Perhaps it isn’t such a stretch to say that this white, middle-class, American, Christian that sits in the chair at Fuller Seminary also has a bit of a marred identity at the moment. Perhaps I have begun to listen to the lies that say I’m not good enough the way I am, or the lies that tell me my personality is somehow undesirable. It is the lies that say my worth is found in my humor, my outfit, my texting skills, or whatever else you want to fill in the blank with. The fact of the matter is that I too have a marred identity, and I too need to write a new narrative. It seems that I might need to take what I am learning in class and actually apply it to myself (who knew!).

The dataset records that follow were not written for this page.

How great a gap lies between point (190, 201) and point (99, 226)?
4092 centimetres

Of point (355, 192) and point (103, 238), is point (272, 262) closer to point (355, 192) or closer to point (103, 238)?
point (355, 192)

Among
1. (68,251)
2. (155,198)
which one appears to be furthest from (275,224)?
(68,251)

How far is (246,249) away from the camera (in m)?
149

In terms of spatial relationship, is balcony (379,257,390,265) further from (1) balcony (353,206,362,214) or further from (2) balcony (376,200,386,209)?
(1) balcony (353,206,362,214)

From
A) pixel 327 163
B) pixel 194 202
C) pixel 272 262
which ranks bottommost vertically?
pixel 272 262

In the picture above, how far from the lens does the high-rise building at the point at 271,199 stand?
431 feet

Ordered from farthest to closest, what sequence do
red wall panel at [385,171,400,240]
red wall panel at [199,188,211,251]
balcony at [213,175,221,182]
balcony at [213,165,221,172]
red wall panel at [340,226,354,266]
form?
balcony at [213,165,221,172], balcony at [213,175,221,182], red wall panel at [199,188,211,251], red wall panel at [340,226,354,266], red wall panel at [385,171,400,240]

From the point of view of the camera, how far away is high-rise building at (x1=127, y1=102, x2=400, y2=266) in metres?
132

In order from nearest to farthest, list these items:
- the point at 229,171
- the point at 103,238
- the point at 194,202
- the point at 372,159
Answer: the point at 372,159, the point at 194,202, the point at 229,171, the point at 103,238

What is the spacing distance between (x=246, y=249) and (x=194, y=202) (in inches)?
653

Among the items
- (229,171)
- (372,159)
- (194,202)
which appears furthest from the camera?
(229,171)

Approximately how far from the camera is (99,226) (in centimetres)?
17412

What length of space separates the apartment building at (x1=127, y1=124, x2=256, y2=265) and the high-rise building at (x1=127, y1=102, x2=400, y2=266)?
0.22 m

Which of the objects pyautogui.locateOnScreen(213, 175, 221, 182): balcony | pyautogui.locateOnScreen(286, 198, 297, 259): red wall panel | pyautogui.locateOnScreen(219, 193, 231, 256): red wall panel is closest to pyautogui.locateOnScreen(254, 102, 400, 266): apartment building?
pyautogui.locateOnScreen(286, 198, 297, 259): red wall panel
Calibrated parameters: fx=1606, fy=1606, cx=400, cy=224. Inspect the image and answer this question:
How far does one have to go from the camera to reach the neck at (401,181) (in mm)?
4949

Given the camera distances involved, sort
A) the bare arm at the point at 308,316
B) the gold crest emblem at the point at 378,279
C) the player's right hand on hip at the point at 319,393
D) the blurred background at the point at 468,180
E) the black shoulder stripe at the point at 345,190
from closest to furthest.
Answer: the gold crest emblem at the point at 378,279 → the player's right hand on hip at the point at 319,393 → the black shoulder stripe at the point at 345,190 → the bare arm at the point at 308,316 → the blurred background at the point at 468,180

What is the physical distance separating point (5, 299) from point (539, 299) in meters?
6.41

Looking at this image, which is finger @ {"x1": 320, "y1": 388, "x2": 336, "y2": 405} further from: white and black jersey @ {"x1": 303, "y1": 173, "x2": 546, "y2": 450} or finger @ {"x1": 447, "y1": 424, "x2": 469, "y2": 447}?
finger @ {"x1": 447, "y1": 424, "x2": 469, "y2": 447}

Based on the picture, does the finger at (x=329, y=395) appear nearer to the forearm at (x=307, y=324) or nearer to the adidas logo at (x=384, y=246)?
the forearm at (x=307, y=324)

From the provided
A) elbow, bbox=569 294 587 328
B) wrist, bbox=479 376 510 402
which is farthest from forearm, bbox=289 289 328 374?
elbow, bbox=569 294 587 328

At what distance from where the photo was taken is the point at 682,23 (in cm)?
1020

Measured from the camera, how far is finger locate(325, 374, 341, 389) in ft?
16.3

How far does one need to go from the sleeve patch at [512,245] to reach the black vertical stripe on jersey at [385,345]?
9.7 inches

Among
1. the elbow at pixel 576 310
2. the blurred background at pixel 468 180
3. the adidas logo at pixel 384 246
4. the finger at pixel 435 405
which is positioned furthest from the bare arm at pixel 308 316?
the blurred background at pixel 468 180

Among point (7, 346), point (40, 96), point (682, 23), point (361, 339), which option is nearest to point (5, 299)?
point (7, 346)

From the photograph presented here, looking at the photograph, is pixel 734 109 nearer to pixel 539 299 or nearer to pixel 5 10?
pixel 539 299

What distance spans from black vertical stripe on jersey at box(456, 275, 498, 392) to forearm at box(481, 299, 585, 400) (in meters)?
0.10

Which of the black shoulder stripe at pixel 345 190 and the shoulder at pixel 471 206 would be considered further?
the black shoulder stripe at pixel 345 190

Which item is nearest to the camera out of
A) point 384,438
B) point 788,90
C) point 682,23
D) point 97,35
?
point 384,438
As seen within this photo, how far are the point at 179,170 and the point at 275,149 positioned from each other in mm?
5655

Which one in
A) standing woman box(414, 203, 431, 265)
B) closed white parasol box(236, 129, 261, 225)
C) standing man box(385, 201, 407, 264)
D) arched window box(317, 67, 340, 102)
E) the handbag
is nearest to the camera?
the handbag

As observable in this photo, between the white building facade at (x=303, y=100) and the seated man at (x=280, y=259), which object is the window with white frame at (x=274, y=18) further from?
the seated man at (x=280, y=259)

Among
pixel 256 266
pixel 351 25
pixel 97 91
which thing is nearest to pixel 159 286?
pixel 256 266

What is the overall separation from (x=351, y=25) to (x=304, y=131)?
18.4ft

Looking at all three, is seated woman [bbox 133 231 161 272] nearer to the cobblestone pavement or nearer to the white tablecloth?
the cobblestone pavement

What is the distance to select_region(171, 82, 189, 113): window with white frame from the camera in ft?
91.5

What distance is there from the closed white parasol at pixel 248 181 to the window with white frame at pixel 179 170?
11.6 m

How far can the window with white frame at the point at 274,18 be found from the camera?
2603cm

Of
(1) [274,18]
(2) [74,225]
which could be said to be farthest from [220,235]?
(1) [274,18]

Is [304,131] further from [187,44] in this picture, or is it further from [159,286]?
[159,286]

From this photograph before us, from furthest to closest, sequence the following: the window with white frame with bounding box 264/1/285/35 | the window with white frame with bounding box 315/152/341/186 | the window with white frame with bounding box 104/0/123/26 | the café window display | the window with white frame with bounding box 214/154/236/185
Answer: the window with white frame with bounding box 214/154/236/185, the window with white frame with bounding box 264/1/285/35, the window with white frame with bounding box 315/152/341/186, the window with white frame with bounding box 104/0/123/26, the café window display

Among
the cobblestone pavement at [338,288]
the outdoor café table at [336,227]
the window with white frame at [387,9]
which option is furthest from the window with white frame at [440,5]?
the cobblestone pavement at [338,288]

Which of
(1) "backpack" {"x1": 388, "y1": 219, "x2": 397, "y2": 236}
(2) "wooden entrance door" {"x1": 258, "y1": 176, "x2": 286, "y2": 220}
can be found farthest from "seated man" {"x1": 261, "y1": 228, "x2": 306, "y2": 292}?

The truth is, just as I seek to empower the poor, so too do I need God to come into my heart and empower me. I can’t be super woman and “fix” the poor, but I can walk beside them as we both figure out what lies we have held on to, and as we both work to let those lies go and let the truth of God seep into the scratched pieces of our hearts.
I will conclude by saying this: Satan is good at lying. And I don’t think it is a coincidence that at the same time that God gives me a serious, practical vision for serving Him, I have begun to doubt myself. It is no coincidence that when God tells me “You are able, you can do this” that a little voice also says, “Yea, but if you say that stupid thing no one is going to like you.” Satan is sneaky and when we aren’t looking he will strategically try to throw you off course. But I serve a God who is bigger. I serve a God who made me just the way I am because He has a plan for me. I serve a God who blesses me with friends new and old who support me and value me as much as I value them.
So I started this post off with a worry problem and I end it with the truth of God revealed to me. It is time to start reconstructing the narrative of lies with a narrative of truths. It is time to finish well and happy here at Fuller, because my life is good and awesome.
And let me tell you, happiness and joy are way more satisfying than worry.